Goal of the exercise: Recast the entries as a Markdown table with the columns Row and Line, giving each line its own numbered row and leaving out blank lines. Begin at the line that contains "From point 58,57, point" and continue through the end of the entries.

Provided material:
--- BEGIN ---
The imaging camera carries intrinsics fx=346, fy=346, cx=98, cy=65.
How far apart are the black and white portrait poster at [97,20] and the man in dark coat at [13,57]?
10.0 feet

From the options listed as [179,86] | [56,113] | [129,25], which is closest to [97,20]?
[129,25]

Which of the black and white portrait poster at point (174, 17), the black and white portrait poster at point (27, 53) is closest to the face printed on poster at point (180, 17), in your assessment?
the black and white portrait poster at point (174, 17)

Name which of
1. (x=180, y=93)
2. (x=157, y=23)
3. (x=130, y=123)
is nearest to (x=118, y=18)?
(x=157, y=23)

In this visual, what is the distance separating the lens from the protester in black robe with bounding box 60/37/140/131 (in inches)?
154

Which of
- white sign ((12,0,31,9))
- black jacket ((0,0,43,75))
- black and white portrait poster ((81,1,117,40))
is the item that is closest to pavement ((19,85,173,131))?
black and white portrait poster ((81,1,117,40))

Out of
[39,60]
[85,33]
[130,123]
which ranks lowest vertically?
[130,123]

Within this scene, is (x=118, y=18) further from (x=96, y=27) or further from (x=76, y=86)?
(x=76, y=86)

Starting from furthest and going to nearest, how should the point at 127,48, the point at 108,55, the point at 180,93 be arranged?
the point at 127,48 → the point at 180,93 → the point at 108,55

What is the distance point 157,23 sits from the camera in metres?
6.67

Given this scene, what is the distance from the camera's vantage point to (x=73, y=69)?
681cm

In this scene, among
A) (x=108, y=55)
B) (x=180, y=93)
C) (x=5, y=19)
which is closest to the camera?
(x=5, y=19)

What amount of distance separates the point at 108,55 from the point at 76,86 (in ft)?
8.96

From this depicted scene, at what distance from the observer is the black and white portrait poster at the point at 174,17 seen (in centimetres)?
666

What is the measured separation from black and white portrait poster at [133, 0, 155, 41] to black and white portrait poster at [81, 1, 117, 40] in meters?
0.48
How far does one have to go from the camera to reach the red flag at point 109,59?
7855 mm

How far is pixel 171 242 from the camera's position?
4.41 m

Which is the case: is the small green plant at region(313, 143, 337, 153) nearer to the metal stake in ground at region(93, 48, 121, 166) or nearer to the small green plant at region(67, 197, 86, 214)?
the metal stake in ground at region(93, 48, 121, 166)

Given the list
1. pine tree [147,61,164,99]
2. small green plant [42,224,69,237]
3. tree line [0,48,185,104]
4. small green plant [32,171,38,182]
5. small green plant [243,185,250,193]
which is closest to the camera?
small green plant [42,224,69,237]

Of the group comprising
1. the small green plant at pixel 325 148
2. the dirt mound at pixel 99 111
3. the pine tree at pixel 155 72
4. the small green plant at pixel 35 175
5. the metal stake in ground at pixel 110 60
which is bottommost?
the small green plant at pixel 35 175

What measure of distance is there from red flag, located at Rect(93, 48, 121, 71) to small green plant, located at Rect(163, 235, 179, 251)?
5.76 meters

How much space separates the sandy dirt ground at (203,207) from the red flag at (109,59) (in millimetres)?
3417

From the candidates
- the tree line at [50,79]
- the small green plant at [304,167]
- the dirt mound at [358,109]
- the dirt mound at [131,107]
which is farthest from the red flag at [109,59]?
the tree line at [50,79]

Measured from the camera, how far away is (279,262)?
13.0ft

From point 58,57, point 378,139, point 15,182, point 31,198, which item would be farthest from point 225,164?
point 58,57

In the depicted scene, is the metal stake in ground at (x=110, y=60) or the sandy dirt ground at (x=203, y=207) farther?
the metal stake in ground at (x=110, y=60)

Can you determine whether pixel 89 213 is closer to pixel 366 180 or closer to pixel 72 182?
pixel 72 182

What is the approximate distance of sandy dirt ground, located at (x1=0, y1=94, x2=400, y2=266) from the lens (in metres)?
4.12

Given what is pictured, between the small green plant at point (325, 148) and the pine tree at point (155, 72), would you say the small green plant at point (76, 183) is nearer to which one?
--- END ---
Response:
| Row | Line |
|---|---|
| 1 | From point 58,57, point 378,139, point 15,182, point 31,198, which item would be farthest from point 225,164? |
| 2 | point 58,57 |
| 3 | In the depicted scene, is the metal stake in ground at (x=110, y=60) or the sandy dirt ground at (x=203, y=207) farther? |
| 4 | the metal stake in ground at (x=110, y=60) |
| 5 | Can you determine whether pixel 89 213 is closer to pixel 366 180 or closer to pixel 72 182? |
| 6 | pixel 72 182 |
| 7 | What is the approximate distance of sandy dirt ground, located at (x1=0, y1=94, x2=400, y2=266) from the lens (in metres)? |
| 8 | 4.12 |
| 9 | Given what is pictured, between the small green plant at point (325, 148) and the pine tree at point (155, 72), would you say the small green plant at point (76, 183) is nearer to which one? |